What you write should match, word for word, the lines from the one containing "ENNIS, IRELAND - SEPTEMBER" through the end of the data, with no pictures.

__PROVIDED DATA__.
----

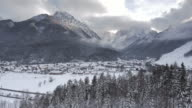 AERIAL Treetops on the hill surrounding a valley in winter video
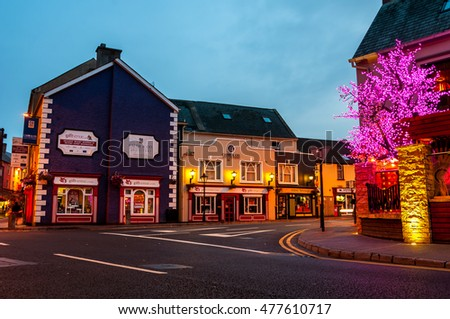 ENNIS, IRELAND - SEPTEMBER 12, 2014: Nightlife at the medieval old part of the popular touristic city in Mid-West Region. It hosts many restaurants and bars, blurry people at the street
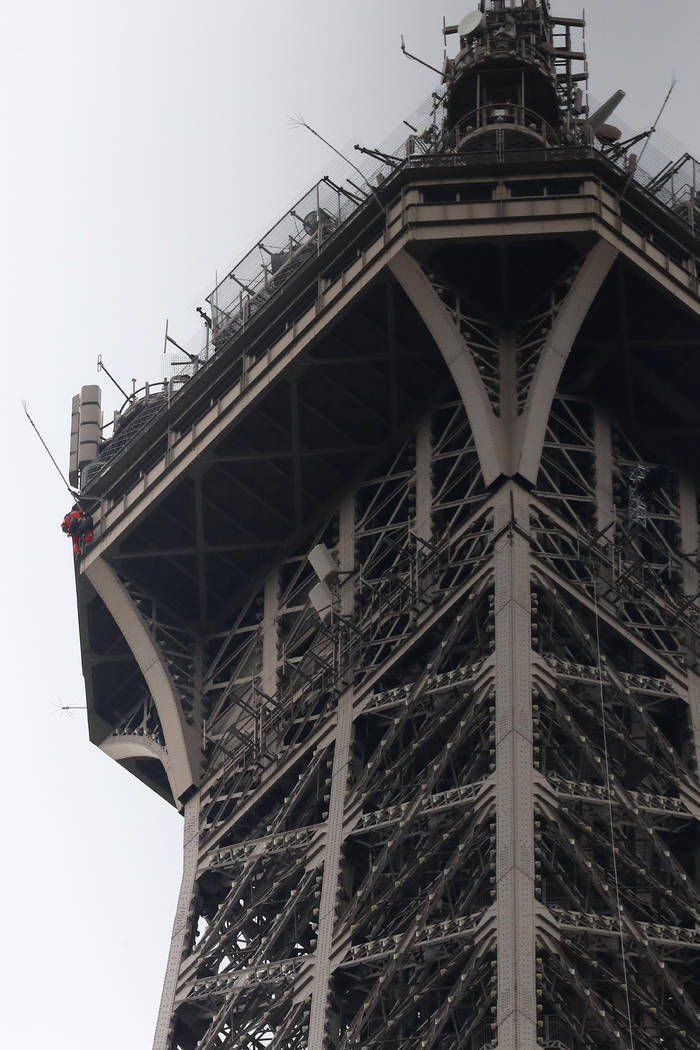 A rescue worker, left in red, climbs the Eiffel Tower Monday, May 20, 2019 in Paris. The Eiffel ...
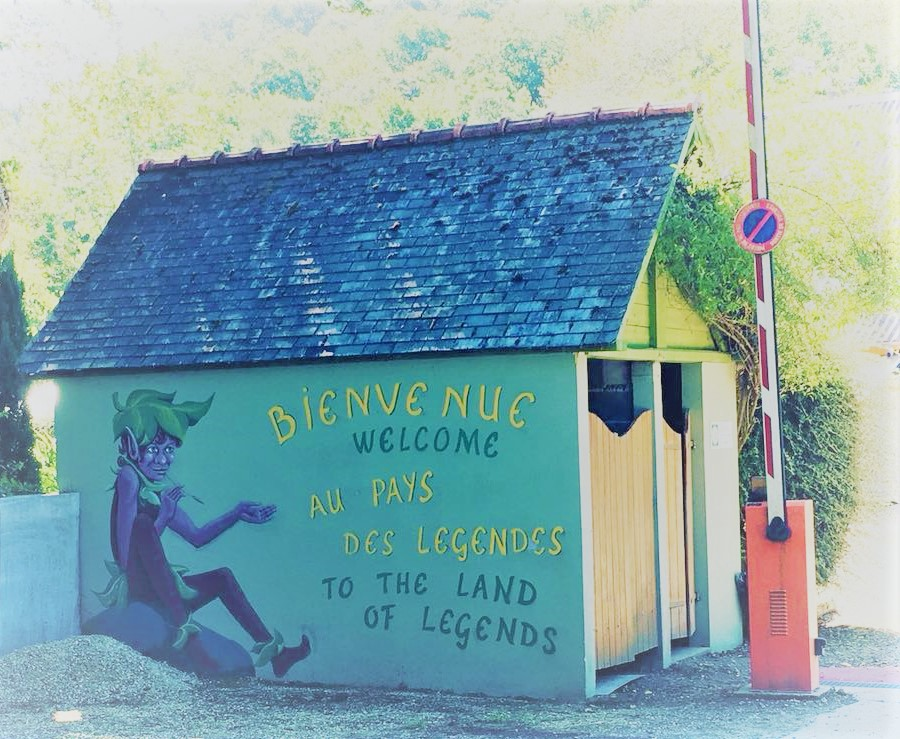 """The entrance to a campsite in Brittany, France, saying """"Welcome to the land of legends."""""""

----

__ANSWER TO THE PROBLEM__.
 ENNIS, IRELAND - SEPTEMBER 12, 2014: Nightlife at the medieval old part of the popular touristic city in Mid-West Region. It hosts many restaurants and bars, blurry people at the street
 A rescue worker, left in red, climbs the Eiffel Tower Monday, May 20, 2019 in Paris. The Eiffel ...
 """The entrance to a campsite in Brittany, France, saying """"Welcome to the land of legends."""""""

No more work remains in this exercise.